The results from classification are shown in Table 1 for the HC vs. PD problem and the HC+RBD vs. PD+DLB problem, which includes more data. Sample results for the RNN architecture (which are very similar to DCNN results) are provided in Figure 4. For comparison, using a shallow architecture neural network resulted in about 10% less ACC or AUC (in line with our results using support vector machine (SVM) classifiers [24, 23]). Figure 5 provides the performance in the HC vs. PD problem using different EEG channels using a smaller number of folds.
5 Interpretation
Once a DCNN has been trained, it can be used to explore which inputs optimally excite network nodes, including the outputs [22]. The algorithm for doing this consists essentially in maximizing a particular class score using gradient descent, starting from, e.g., a random noise image. An example of the resulting images using the DCNN above can be seen in Figure 3. This is a particularly interesting technique in our diagnosis/prognosis problem, as it provides new insights on the class-specific features in EEG of each class. In the case of a HC vs. PD trained network, we can see alterations in the alpha and theta spectral bands, appearing differentially in the form of bursts in each class.
6 Discussion
Our results using deep networks are complementary to earlier work with this type of data using SVMs and ESNs. However, we deem this approach to be particularly interesting for various reasons.

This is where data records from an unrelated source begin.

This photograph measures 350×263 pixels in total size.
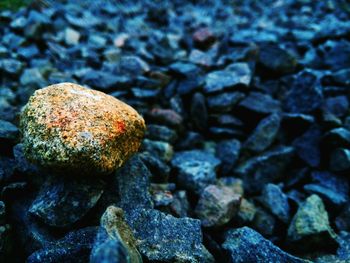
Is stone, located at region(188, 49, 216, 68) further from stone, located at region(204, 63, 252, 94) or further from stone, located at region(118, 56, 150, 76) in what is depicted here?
stone, located at region(118, 56, 150, 76)

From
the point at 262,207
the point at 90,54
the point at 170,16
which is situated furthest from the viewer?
the point at 170,16

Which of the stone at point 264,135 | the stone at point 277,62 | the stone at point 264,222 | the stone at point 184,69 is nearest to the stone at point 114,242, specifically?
the stone at point 264,222

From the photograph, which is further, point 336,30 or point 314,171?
point 336,30

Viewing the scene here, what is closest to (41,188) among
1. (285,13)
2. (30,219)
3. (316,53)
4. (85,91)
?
(30,219)

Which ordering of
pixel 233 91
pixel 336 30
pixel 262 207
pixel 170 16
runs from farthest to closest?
pixel 170 16 < pixel 336 30 < pixel 233 91 < pixel 262 207

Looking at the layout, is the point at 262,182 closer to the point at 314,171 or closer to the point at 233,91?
the point at 314,171

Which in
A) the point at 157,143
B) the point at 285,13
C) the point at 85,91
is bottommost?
the point at 157,143

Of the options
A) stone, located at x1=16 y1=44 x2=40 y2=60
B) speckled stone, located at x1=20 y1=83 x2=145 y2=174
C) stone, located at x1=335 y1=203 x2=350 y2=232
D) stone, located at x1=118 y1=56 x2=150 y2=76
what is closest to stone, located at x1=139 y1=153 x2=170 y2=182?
speckled stone, located at x1=20 y1=83 x2=145 y2=174
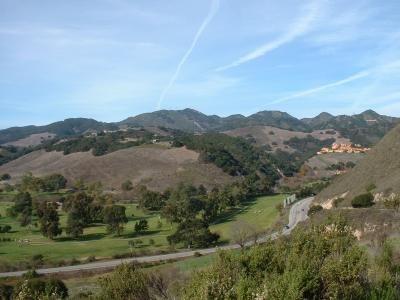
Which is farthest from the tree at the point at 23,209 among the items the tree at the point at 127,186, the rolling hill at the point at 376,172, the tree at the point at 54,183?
the rolling hill at the point at 376,172

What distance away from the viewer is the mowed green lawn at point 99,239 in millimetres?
84438

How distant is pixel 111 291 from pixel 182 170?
168764 mm

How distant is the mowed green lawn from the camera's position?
8444 centimetres

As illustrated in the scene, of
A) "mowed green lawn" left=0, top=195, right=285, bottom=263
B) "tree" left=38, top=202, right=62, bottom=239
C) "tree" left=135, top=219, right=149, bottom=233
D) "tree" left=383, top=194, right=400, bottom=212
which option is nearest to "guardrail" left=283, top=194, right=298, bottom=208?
"mowed green lawn" left=0, top=195, right=285, bottom=263

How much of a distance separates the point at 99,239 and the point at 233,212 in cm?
4296

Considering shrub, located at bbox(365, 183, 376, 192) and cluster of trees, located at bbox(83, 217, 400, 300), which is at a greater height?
cluster of trees, located at bbox(83, 217, 400, 300)

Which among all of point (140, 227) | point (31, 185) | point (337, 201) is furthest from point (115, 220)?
point (31, 185)

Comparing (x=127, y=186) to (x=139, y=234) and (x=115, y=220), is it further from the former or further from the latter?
(x=139, y=234)

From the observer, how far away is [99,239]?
10031 cm

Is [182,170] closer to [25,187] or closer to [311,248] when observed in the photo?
[25,187]

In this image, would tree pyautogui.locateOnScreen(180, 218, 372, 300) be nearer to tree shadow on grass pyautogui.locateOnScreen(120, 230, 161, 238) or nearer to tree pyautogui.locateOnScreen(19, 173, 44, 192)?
tree shadow on grass pyautogui.locateOnScreen(120, 230, 161, 238)

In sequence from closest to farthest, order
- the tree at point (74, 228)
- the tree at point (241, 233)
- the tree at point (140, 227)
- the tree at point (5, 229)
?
the tree at point (241, 233) < the tree at point (74, 228) < the tree at point (140, 227) < the tree at point (5, 229)

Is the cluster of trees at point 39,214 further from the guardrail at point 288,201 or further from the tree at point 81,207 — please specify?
the guardrail at point 288,201

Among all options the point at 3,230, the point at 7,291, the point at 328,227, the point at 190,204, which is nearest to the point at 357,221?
the point at 328,227
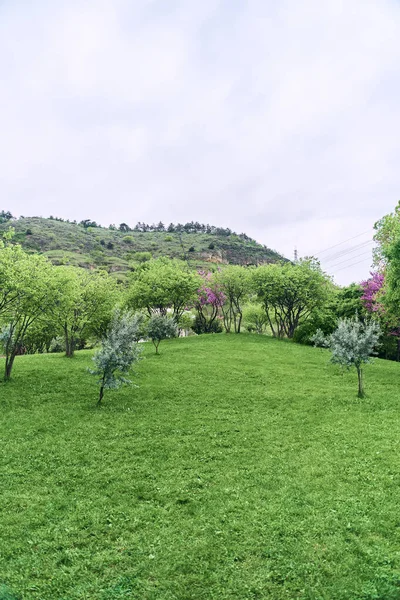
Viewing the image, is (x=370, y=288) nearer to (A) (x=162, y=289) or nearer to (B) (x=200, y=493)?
→ (A) (x=162, y=289)

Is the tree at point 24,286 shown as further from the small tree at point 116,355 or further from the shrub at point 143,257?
the shrub at point 143,257

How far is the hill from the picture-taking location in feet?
455

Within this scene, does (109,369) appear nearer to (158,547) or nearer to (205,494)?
(205,494)

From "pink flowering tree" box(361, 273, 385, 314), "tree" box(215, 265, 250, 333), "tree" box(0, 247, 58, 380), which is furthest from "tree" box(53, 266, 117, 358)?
"pink flowering tree" box(361, 273, 385, 314)

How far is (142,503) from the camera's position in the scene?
37.3 ft

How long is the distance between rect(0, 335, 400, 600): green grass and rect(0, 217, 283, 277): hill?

First, it largely mitigates the need for feature selection (spectral bands and channels). Secondly, results represent an improvement over related prior efforts, increasing performance by about 5–10% in AUC [24, 23].
We note that one of the potential issues with our dataset is the presence of healthy controls without follow up, which may be a confound. We hope to remedy this by enlarging our database and by improving our diagnosis and follow up methodologies. In addition to dataset quality improvements, future steps include the exploration of this approach with larger datasets as well as a more systematic study of network architecture and regularization schemes. This includes the use of deeper architectures, improved data augmentation methods, alternative data segmentation and normalization schemes. With regard to data preprocessing, we should consider improved spectral estimation using more advanced techniques such as state-space estimation and multitapering—as in [11], and working with cortically or scalp-mapped EEG data prior creation of spectrograms.
Although here, as in [28], we worked with time-frequency pre-processed data, the field will undoubtedly steer towards working with raw data in the future when larger datasets become available—as suggested in [21]. In closing, we note that the techniques used here can be extended to other EEG related problems, such as brain-computer interfaces, sleep scoring, detection of epileptiform activity or EEG data pre-processing, where the advantages of deep learning approaches may prove useful as well.